Expose and retrieve userdata

var player = new PlayerUserdata { Name = "Ada" };

lua.Globals.Set("player", player);

lua.Load(
    """
    player.score = 41
    result = player:add(1)
    """
).Execute();

PlayerUserdata samePlayer = lua.Globals.GetUserdata<PlayerUserdata>("player");

using LuauUserdata playerRef = lua.Globals.GetLuauUserdata("player");
_ = playerRef.TryGetManaged(out PlayerUserdata? resolvedPlayer, out string? error);

The implicit conversion operator is optional but convenient for manual userdata. If you do not define it on your managed type, use IntoLuau.FromUserdata(player) at the call site instead.

If you want to keep the Lua userdata wrapper itself, call lua.GetOrCreateUserdata(player) and hold the resulting LuauUserdata in a using block.
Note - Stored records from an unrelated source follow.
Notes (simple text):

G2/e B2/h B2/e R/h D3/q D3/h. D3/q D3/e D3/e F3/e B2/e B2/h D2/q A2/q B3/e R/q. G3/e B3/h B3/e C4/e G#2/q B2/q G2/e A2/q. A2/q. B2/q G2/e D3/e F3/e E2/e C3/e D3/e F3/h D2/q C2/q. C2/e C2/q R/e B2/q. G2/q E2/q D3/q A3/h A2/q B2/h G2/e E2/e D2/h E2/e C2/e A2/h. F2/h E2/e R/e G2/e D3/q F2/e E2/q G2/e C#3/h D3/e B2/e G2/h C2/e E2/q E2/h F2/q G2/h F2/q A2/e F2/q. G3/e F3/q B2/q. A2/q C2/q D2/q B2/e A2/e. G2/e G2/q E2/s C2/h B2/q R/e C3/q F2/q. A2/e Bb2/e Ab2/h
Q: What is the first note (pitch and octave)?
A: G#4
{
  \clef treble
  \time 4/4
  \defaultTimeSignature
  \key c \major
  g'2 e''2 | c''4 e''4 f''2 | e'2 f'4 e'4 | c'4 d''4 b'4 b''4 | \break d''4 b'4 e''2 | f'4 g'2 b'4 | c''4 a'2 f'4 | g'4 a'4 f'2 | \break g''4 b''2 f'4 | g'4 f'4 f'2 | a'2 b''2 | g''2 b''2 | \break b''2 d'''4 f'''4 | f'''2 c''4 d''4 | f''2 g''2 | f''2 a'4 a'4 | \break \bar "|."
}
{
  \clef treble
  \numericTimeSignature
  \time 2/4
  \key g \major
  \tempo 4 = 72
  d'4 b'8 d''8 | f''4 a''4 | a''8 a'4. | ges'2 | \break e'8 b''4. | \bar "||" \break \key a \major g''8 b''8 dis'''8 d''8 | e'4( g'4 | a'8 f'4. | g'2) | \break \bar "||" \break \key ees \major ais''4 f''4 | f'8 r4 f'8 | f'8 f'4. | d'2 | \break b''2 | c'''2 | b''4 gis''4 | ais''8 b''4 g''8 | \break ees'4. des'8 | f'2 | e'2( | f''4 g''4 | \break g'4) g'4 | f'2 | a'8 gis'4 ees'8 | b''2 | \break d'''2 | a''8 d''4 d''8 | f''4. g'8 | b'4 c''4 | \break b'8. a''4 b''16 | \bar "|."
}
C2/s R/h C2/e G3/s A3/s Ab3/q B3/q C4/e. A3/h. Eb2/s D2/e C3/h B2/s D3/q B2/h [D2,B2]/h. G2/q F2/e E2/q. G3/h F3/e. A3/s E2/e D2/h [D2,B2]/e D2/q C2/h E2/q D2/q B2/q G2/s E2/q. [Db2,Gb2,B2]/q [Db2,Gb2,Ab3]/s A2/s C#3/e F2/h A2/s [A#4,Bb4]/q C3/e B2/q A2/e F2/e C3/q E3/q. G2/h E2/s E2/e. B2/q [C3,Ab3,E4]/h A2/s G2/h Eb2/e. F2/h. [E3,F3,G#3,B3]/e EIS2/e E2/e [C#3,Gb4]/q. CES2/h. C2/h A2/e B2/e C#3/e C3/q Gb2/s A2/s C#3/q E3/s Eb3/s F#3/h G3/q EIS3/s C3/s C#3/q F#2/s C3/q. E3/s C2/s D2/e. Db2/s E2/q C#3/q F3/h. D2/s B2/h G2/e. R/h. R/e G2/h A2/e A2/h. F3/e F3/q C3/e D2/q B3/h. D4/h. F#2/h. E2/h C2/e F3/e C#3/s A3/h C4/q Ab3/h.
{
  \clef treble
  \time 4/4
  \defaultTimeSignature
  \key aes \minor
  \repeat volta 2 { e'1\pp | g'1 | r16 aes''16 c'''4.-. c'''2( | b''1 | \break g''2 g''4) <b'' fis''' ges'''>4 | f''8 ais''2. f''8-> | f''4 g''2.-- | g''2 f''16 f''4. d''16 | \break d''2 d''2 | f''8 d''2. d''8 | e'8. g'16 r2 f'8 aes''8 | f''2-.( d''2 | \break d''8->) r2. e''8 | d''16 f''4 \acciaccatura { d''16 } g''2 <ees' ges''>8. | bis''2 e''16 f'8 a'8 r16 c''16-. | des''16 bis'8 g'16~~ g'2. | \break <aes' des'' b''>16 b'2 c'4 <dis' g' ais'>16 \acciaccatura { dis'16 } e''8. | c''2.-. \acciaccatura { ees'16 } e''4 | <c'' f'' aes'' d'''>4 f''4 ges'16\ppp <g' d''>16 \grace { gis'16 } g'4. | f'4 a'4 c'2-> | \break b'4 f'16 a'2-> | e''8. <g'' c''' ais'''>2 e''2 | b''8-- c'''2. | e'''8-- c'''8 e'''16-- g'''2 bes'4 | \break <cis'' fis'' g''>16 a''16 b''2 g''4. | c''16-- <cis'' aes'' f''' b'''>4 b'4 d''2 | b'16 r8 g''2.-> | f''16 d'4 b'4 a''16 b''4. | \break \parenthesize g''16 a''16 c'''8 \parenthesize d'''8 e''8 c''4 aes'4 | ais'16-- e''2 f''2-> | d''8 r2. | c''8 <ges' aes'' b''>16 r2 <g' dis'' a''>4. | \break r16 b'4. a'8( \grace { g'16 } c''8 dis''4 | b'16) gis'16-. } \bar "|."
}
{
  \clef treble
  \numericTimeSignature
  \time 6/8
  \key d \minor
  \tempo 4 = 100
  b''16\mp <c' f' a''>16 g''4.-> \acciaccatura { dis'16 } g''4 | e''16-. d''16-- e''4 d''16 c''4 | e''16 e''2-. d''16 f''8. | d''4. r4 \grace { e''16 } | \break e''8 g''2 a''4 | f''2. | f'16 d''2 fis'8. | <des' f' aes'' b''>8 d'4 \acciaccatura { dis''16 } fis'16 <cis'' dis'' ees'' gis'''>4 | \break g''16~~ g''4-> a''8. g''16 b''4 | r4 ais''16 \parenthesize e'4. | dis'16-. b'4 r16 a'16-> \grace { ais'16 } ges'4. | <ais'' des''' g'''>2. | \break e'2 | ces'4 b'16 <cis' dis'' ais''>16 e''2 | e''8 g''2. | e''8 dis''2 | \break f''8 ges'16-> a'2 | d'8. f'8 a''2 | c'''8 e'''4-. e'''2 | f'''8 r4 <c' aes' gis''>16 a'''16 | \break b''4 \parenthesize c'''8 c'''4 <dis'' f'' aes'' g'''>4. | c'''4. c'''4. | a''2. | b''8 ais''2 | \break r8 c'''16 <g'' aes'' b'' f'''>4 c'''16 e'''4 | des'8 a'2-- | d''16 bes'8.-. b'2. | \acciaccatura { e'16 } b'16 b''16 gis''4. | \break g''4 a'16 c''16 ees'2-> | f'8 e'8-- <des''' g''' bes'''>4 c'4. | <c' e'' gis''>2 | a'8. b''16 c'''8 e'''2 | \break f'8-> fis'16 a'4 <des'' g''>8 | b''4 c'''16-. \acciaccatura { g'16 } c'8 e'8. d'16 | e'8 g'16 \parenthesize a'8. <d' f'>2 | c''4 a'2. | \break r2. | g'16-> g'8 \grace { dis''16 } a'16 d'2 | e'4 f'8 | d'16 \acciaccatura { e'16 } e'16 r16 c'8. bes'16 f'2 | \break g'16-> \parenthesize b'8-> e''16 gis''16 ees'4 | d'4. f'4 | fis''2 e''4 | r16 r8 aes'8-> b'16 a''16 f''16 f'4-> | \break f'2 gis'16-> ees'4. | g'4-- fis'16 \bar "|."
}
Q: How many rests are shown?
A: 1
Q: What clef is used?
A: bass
Choose the read API that matches what you need:

Need API
Resolve directly to a managed userdata instance GetUserdata<T>, TryGetUserdata<T>
Accept missing or nil GetUserdataOrNil<T>, TryGetUserdataOrNil<T>
Keep a generic owned userdata wrapper GetLuauUserdata, TryGetLuauUserdata
Resolve an owned or borrowed userdata wrapper back to a managed instance LuauUserdata.TryGetManaged<T>, LuauUserdataView.TryGetManaged<T>

GetUserdata<T> and TryGetManaged<T> only succeed for managed userdata created by this library and matching T. Generic LuauUserdata wrappers can still represent other userdata values, but they will not resolve back to your managed type.

The same split exists inside callbacks:

  • args.TryReadUserdata<T>(...) reads the managed instance directly.
  • args.TryReadLuauUserdata(...) reads a borrowed LuauUserdataView.

Error behavior

Userdata hooks participate in normal Luau error handling:

  • return LuauReturn.Error(...) or LuauOutcome.Error(...) for expected user-facing failures,
  • return NotHandled or NotHandledError for unknown members,
  • let exceptions bubble only for truly exceptional failures.

Thrown exceptions become Luau errors too, including inside pcall(...).

Methods can return zero, one, or many values through LuauReturn.Ok(...).

Identity and lifetime

Managed userdata keeps object identity:

  • pushing the same managed instance into the same LuauState again reuses the same Lua userdata identity while that userdata is still alive,
  • pushing two different managed instances creates two different Lua userdata values even if their contents match.

Lifetime rules follow the normal owned-vs-borrowed model:

  • LuauUserdata is an owned reference; keep it in a using block.
  • LuauUserdataView is callback-scoped and temporary.
  • LuauArgs, LuauArgsSingle, and other *View values in userdata hooks are also callback-scoped.
  • call ToOwned() before storing or reusing a borrowed userdata value outside the current callback.

See Lifetimes and ownership for the broader ownership model.

Design guidance

  • Expose a small, stable script-facing surface instead of mirroring your full managed type.
  • Prefer generated [LuauUserdata] declarations for regular property and method surfaces.
  • Fall back to manual ILuauUserData<T> only when you need behavior the generator cannot express.
  • Keep validation and error messages intentional inside the hooks.
  • Prefer tables for plain data and userdata for identity or behavior.